Circulating Tumor DNA (ctDNA) Testing Can Inform Treatment and Predict Outcomes in Colorectal Cancer

According to updated results from the BESPOKE CRC trial, circulating tumor DNA (ctDNA) testing can inform treatment decisions and predict outcomes of adjuvant chemotherapy in patients with stage II-III colorectal cancer. The results were presented at the ASCO Gastrointestinal Cancers Symposium 2025.

The BESPOKE CRC trial (NCT04264702) included 1,166 patients with surgically resected stage II-III colorectal cancer. At baseline, the patients’ median age was 61.8 years, 56.7% were men, and 55.7% had stage III disease. The patients underwent ctDNA testing at various time points.

Dr. Purvi K. Shah, from the Virginia Cancer Institute, explained:

"The first time point, called the MRD (molecular residual disease) time point, was collected 2-6 weeks after surgery. Subsequent collections occurred at 2, 4, and 6 months, and then every 3 months up to 24 months post-surgery. Oncologists received the results and treated patients at their discretion according to standard care guidelines."

A total of 694 patients received adjuvant chemotherapy, while 472 were placed under observation. Among oncologists, 83.7% reported that ctDNA testing did not influence their treatment decisions, but 83.8% stated that the results helped reinforce their treatment choices.

Among the 16.3% of oncologists whose treatment decisions were influenced by ctDNA testing:

• 35.7% intensified treatment.
• 59.9% reduced treatment intensity.

Researchers found that ctDNA positivity after surgery was associated with worse disease-free survival (DFS).

• In stage II patients, the 2-year DFS rate was 91.8% for ctDNA-negative patients, compared to 45.9% for ctDNA-positive patients (HR: 11.23; 95% CI: 6.43-19.62; P <.0001).
• In stage III patients, the 2-year DFS rate was 87.4% in ctDNA-negative patients and 35.5% in ctDNA-positive patients (HR: 8.33; 95% CI: 5.89-11.78; P <.0001).

Additionally, clearing ctDNA during and after adjuvant chemotherapy was associated with superior DFS.

• ctDNA clearance at 3 months significantly improved DFS (HR: 0.43; 95% CI: 0.29-0.64; P <.0001).
• ctDNA clearance at 6 months further improved DFS (HR: 0.31; 95% CI: 0.19-0.52; P <.0001).

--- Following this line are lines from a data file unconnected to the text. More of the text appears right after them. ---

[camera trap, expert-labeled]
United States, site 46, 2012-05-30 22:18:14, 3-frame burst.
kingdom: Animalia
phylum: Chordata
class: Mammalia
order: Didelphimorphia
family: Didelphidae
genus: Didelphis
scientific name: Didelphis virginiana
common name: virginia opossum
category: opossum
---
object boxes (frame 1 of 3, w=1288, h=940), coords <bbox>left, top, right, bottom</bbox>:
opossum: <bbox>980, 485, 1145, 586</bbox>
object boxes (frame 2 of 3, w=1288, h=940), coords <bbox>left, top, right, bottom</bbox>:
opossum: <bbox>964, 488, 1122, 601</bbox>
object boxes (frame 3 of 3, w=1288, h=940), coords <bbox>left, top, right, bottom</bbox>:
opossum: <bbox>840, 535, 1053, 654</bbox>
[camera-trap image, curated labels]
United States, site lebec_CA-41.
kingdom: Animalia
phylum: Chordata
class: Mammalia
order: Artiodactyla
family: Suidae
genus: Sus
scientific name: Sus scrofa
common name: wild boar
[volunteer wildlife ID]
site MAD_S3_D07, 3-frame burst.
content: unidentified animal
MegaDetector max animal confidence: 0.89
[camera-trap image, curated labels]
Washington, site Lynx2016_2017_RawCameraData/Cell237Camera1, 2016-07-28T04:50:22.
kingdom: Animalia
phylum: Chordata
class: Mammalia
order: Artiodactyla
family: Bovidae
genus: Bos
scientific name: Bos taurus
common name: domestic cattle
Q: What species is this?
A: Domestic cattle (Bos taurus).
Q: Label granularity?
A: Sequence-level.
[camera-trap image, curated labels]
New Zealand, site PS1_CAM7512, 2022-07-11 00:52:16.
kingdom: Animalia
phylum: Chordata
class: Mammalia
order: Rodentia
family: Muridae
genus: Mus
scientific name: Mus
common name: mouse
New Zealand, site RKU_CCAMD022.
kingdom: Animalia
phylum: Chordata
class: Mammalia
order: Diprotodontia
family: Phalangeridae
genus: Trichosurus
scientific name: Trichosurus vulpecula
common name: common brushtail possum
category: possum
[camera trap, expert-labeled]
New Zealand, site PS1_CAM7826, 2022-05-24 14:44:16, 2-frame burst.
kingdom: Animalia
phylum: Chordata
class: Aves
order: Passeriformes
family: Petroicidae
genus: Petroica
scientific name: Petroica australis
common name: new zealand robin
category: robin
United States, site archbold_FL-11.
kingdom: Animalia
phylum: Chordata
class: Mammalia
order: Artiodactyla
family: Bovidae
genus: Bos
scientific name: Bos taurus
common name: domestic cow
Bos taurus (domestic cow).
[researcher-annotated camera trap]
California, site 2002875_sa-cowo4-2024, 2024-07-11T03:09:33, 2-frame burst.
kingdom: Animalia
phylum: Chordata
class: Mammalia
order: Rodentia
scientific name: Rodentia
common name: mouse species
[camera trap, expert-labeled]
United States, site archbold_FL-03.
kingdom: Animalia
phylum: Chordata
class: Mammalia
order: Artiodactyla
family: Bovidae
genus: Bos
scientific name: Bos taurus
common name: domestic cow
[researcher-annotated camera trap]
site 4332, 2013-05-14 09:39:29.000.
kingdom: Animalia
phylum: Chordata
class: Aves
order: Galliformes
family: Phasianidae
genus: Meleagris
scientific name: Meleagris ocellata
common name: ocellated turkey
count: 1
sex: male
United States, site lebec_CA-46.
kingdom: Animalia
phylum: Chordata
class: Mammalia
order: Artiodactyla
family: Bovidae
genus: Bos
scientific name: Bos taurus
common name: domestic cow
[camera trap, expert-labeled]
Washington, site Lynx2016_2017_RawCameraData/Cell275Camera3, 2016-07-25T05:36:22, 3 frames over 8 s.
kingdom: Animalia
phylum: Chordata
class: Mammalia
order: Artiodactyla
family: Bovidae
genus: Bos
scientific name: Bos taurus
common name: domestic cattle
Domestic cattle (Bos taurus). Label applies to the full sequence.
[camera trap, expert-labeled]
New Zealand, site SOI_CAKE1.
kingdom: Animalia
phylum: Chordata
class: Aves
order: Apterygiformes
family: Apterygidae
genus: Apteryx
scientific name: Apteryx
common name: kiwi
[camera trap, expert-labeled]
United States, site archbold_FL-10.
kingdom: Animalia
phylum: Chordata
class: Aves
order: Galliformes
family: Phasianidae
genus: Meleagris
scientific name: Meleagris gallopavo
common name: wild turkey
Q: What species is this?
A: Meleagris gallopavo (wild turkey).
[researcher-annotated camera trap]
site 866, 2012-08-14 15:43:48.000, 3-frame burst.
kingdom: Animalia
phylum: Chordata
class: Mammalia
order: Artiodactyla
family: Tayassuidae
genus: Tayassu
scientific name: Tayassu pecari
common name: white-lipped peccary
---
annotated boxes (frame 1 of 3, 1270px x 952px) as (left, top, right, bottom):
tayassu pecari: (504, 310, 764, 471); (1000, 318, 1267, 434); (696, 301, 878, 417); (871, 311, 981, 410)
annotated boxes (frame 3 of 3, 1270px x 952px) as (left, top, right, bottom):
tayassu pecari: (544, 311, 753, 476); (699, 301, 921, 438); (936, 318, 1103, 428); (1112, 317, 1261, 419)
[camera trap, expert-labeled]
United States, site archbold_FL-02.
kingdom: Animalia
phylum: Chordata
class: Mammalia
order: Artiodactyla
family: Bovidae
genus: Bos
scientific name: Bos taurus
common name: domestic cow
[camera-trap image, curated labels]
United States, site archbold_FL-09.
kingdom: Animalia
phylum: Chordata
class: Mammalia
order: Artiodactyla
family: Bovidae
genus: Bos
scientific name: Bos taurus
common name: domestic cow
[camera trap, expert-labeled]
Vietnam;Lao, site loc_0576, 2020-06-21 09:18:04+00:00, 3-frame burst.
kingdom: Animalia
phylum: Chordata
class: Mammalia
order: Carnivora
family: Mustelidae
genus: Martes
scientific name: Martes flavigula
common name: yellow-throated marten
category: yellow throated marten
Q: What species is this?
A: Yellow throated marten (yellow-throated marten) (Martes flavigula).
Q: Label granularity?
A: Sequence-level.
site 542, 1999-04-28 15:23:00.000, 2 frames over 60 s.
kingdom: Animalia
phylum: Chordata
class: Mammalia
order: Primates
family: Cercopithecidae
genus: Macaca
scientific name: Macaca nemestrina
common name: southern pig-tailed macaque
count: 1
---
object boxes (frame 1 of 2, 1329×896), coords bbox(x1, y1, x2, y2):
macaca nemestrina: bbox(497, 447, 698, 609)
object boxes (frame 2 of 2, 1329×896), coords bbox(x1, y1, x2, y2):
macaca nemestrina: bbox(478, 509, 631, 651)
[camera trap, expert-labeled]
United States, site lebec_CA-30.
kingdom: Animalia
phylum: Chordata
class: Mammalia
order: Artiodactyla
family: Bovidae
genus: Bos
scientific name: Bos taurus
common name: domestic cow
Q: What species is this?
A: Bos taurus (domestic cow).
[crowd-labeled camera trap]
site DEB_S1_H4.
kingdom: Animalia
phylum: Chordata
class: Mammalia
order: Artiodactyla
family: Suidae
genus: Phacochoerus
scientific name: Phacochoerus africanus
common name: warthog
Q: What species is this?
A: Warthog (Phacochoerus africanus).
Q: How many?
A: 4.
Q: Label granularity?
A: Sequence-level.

Finally, researchers determined that ctDNA testing could predict the benefits of adjuvant chemotherapy.

• In ctDNA-positive patients, the 2-year DFS rate was 40.3% in those who received adjuvant chemotherapy vs. 24.7% in those under observation.
• In ctDNA-negative patients, the 2-year DFS rate was similar: 89.7% for those receiving chemotherapy and 89.5% for those under observation.

Dr. Shah concluded:

"This first U.S.-based prospective study demonstrated that post-operative ctDNA testing altered adjuvant management in 1 out of 6 patients and validated treatment plans for the majority. Serial ctDNA testing was linked to an increased rate of potentially curative metastasis-directed therapy. Moreover, ctDNA positivity was highly prognostic for DFS within MRD surveillance. Adjuvant chemotherapy benefits were exclusively observed in MRD-positive patients, and ctDNA clearance by months 3 and 6 was predictive of improved DFS."